The Guardian's website

LONDON — The Guardian Media Group has announced plans to cut 250 jobs in a bid to trim operating losses which amounted to 58.6 million pounds or $84 million.

The group has confirmed that the workforce will be reduced by 18 percent, which includes the 250 expected redundancies, as well as an additional 60 editorial and commercial positions which will remain unfilled. One hundred of the proposed job cuts are within the group’s editorial departments.

Plans to create an events space at former train depot Midland Goods Shed, near the company’s Kings Cross headquarters, are also being abandoned.

The company said it hopes the redundancies will be voluntary and will only consider compulsory redundancies if necessary.

“We will oppose any compulsory redundancies. This news, together with the loss of jobs as The Independent newspaper folds, presents a very worrying situation for the future of newspapers,” said Michelle Stanistreet, National Union of Journalists secretary.

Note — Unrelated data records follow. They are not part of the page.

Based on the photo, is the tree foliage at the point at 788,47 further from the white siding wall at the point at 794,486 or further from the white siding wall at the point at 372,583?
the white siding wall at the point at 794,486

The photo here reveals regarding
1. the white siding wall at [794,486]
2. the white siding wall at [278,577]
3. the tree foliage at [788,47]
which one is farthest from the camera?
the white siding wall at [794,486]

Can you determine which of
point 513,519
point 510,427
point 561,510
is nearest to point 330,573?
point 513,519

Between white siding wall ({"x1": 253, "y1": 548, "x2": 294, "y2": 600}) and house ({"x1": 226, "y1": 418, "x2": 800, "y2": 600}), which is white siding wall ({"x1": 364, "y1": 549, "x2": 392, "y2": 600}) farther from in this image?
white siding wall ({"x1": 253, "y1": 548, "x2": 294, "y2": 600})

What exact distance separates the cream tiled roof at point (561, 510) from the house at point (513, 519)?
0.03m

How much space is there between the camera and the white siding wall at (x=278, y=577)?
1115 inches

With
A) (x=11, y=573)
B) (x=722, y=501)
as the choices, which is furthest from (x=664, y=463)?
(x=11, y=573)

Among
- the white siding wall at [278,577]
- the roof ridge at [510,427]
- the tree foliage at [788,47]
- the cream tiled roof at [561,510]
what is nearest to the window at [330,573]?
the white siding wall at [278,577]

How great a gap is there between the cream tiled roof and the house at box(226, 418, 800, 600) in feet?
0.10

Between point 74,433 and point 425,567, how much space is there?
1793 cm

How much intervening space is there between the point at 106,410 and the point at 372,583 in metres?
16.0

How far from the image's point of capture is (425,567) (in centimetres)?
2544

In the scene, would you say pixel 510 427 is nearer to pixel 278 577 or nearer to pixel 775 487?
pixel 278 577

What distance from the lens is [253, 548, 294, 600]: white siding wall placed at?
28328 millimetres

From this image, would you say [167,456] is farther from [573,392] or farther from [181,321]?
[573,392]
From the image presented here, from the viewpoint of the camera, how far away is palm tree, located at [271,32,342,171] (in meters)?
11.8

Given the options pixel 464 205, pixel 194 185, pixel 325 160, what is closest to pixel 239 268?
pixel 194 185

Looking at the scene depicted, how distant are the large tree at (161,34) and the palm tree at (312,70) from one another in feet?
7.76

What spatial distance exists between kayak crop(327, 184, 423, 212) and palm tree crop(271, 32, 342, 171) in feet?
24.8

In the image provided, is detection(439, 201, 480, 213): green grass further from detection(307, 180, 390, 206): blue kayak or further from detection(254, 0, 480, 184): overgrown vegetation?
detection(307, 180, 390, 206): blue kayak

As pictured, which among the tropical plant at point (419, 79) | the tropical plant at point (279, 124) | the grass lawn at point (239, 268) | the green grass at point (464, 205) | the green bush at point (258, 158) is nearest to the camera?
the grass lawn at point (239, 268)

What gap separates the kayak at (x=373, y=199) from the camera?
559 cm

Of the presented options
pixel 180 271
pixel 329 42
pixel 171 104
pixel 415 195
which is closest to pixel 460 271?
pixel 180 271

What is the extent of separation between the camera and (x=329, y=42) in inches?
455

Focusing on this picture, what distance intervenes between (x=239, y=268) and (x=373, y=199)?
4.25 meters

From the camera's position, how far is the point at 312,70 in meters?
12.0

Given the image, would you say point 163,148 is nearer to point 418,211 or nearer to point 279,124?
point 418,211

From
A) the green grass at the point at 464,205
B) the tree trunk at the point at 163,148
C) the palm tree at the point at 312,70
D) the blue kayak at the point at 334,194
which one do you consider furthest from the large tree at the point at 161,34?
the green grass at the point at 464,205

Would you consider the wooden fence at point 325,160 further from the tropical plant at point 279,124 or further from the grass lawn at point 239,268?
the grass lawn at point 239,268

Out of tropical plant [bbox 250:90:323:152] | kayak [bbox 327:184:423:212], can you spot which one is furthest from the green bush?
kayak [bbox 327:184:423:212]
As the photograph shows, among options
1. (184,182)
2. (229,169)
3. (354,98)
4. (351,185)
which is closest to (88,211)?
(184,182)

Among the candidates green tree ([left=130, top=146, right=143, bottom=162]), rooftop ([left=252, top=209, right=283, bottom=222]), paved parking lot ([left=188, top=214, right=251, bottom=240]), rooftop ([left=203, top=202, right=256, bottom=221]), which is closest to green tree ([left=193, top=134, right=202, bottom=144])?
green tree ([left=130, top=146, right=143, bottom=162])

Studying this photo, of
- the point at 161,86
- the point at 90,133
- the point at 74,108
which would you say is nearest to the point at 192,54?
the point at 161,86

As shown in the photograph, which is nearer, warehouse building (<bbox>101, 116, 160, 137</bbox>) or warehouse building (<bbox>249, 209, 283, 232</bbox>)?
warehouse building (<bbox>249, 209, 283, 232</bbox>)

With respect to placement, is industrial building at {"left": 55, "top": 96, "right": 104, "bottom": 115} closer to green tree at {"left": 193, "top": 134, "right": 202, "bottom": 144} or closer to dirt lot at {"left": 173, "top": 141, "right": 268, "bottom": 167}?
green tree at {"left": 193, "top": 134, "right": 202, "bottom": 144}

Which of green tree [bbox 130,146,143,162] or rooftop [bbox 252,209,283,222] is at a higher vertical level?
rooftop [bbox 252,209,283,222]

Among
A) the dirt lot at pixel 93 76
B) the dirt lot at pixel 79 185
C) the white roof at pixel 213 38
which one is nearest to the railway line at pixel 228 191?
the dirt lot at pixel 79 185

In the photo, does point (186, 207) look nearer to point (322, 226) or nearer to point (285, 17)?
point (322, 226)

Last month, The Independent newspaper announced plans to cease publication of all its print editions and to go wholly digital. Its last edition will be published next week.

According to a story published on The Guardian’s Web site, in a joint e-mail to staff, editor in chief Katharine Viner and chief executive officer David Pemsel said that the “volatile media environment” accounts for the need of the proposed measures.

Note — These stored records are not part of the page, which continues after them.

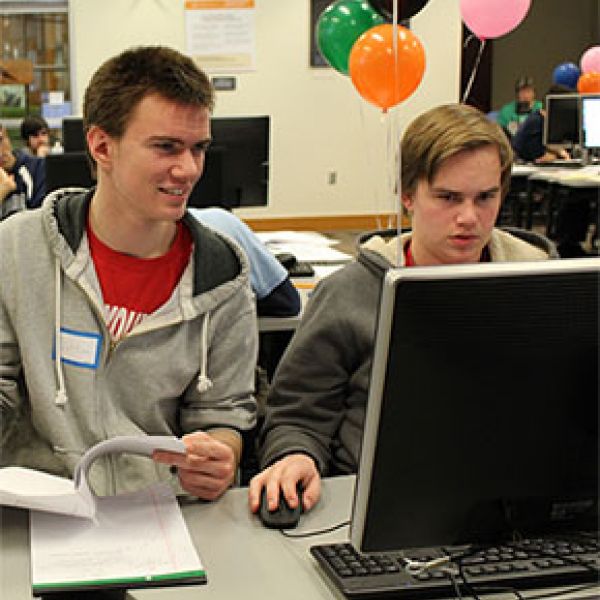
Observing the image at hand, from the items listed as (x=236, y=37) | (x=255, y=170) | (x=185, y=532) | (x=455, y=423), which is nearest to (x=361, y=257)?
(x=185, y=532)

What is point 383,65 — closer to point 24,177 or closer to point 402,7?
point 402,7

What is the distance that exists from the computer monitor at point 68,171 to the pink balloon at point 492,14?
1.99 metres

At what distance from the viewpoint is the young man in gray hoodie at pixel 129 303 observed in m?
1.69

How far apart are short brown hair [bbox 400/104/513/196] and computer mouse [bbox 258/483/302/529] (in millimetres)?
632

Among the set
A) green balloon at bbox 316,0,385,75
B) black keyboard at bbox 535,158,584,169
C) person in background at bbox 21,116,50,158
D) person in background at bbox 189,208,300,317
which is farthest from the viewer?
black keyboard at bbox 535,158,584,169

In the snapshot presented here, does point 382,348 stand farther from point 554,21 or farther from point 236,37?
point 554,21

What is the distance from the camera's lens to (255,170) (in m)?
3.99

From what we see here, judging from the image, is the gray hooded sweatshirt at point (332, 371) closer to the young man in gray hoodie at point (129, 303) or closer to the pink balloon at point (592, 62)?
the young man in gray hoodie at point (129, 303)

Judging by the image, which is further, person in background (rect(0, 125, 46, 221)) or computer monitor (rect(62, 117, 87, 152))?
person in background (rect(0, 125, 46, 221))

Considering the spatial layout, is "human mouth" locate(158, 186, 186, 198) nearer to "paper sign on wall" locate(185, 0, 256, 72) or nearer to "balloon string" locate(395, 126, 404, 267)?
"balloon string" locate(395, 126, 404, 267)

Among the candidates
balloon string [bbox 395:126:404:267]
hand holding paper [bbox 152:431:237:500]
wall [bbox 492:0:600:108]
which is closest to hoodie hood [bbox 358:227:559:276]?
balloon string [bbox 395:126:404:267]

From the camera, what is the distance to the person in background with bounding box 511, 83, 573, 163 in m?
8.25

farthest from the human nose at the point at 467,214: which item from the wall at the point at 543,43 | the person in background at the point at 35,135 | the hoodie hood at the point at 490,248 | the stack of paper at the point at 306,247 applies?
the wall at the point at 543,43

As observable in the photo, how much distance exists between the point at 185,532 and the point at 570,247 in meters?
6.71
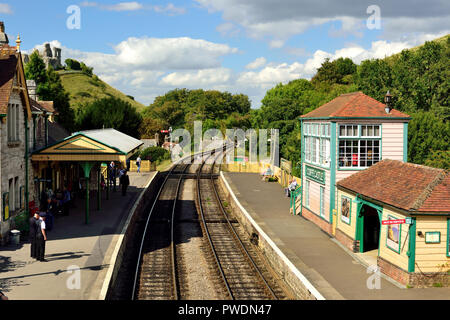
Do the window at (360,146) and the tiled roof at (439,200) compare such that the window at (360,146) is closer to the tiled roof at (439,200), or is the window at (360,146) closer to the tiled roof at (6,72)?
the tiled roof at (439,200)

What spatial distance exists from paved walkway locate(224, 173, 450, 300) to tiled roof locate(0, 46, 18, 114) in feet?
37.6

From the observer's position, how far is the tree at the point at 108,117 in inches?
2263

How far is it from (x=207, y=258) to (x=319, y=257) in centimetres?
470

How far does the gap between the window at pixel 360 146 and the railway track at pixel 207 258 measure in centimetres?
577

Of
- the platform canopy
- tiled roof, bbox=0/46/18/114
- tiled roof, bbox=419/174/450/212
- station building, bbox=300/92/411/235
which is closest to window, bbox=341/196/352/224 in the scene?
station building, bbox=300/92/411/235

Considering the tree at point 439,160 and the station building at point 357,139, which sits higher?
the station building at point 357,139

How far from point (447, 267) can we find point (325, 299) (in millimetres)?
4347

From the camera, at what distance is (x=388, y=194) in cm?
1611

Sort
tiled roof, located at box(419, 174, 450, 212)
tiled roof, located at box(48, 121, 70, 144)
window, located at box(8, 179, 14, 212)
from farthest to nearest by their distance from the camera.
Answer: tiled roof, located at box(48, 121, 70, 144)
window, located at box(8, 179, 14, 212)
tiled roof, located at box(419, 174, 450, 212)

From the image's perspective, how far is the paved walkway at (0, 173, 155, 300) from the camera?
12.7m

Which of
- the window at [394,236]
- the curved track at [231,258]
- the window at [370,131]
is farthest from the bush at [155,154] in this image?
the window at [394,236]

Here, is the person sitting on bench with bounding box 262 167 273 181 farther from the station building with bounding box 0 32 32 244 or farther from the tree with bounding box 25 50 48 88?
the tree with bounding box 25 50 48 88

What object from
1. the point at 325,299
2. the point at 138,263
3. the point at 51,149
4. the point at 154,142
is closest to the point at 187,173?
the point at 154,142
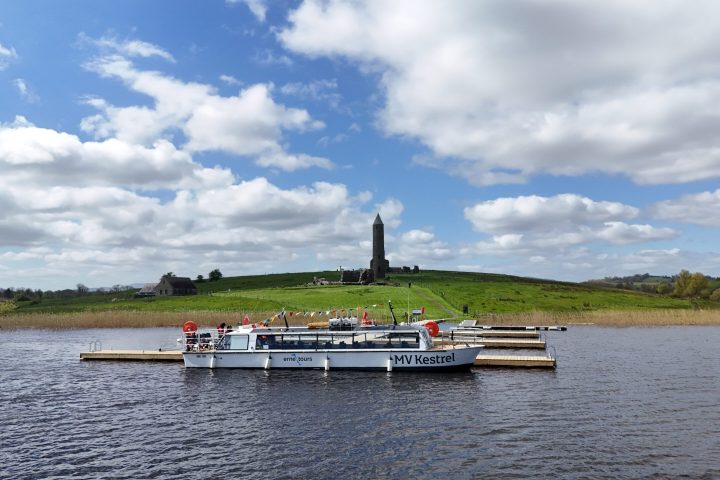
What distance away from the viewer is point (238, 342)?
53.9m

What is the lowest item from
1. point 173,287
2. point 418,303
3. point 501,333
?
point 501,333

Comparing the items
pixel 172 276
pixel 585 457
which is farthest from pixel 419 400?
pixel 172 276

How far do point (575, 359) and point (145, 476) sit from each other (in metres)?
43.6

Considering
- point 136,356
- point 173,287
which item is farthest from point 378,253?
point 136,356

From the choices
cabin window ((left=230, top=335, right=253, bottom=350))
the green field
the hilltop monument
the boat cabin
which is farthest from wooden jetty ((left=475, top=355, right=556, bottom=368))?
the hilltop monument

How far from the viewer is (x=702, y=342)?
66875 mm

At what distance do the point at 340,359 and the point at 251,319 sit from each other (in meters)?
44.1

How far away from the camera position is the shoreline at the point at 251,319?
90.7 m

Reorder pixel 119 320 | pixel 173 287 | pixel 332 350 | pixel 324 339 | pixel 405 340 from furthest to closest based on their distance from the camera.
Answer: pixel 173 287 < pixel 119 320 < pixel 324 339 < pixel 332 350 < pixel 405 340

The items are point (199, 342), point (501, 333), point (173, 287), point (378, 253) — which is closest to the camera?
point (199, 342)

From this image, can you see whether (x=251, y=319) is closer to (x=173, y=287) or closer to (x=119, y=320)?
(x=119, y=320)

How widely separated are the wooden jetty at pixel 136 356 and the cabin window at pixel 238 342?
801 centimetres

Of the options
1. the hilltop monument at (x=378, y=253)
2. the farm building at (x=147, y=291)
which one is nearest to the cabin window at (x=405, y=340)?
the hilltop monument at (x=378, y=253)

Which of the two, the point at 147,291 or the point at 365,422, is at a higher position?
the point at 147,291
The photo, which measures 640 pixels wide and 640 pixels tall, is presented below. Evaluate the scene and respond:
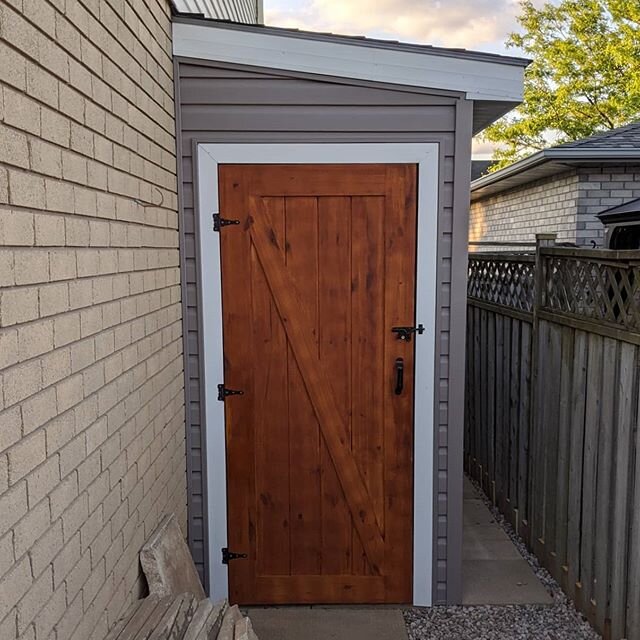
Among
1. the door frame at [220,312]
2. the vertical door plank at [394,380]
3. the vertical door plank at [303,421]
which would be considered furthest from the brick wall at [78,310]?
the vertical door plank at [394,380]

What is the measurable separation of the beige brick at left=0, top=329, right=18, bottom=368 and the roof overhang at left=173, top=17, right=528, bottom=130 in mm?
2077

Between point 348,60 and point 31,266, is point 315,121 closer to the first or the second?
point 348,60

“Our plan of action has one goal: to secure the journalistic integrity and financial independence of the Guardian in perpetuity,” they wrote.

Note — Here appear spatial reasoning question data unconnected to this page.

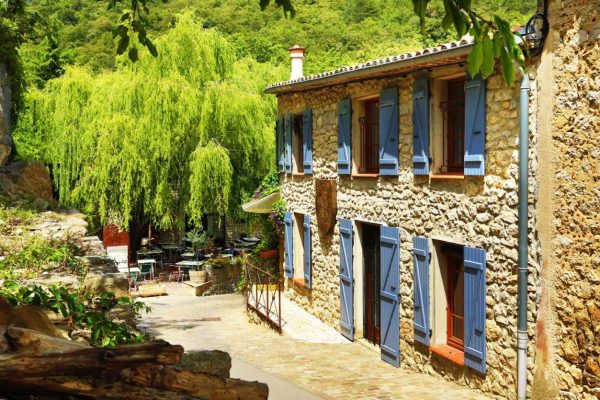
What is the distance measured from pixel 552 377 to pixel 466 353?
146 centimetres

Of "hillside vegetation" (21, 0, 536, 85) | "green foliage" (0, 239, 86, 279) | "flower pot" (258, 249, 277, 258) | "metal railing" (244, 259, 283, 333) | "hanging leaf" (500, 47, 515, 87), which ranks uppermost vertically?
"hillside vegetation" (21, 0, 536, 85)

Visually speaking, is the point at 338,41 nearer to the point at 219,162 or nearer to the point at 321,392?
the point at 219,162

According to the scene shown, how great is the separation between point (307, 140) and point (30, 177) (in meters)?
5.77

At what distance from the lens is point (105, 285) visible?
6301 mm

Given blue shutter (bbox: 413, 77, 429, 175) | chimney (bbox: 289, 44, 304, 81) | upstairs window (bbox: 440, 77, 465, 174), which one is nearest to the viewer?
upstairs window (bbox: 440, 77, 465, 174)

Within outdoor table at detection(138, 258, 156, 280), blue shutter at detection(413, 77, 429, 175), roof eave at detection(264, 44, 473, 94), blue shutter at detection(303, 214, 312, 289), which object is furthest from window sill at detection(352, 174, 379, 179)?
outdoor table at detection(138, 258, 156, 280)

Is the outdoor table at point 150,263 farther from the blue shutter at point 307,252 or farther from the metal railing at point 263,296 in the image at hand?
the blue shutter at point 307,252

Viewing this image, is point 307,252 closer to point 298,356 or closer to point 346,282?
point 346,282

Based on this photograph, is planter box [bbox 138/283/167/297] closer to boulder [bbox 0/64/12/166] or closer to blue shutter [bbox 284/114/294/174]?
blue shutter [bbox 284/114/294/174]

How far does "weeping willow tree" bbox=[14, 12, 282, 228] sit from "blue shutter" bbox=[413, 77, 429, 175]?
9693mm

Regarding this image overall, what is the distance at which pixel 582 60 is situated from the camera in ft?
25.3

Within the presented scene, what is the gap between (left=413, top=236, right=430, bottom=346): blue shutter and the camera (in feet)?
33.9

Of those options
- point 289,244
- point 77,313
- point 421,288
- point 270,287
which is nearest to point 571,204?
point 421,288

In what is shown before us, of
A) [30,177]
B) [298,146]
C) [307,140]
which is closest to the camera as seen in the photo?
[307,140]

The group has faced a tough last year, given the downturn in print advertising and the slower increase of digital revenues, with Google and Facebook taking the largest share of companies’ digital advertising budgets and mobile proving difficult to monetize for news organizations. Investments in expansion plans across the U.S. and Australia, further increased costs.

As a result, operating costs were up 23 percent reaching 268 million or $384 million, compared to 10 percent in growth revenues.

Apart from the proposed job cuts, the management group will focus on enhancing the Guardian’s membership offer, increase the revenues of its branded content division Guardian labs, improve data management and continue expansion in the U.S. and Australia, as part of a three-year plan which aims to see the group break even.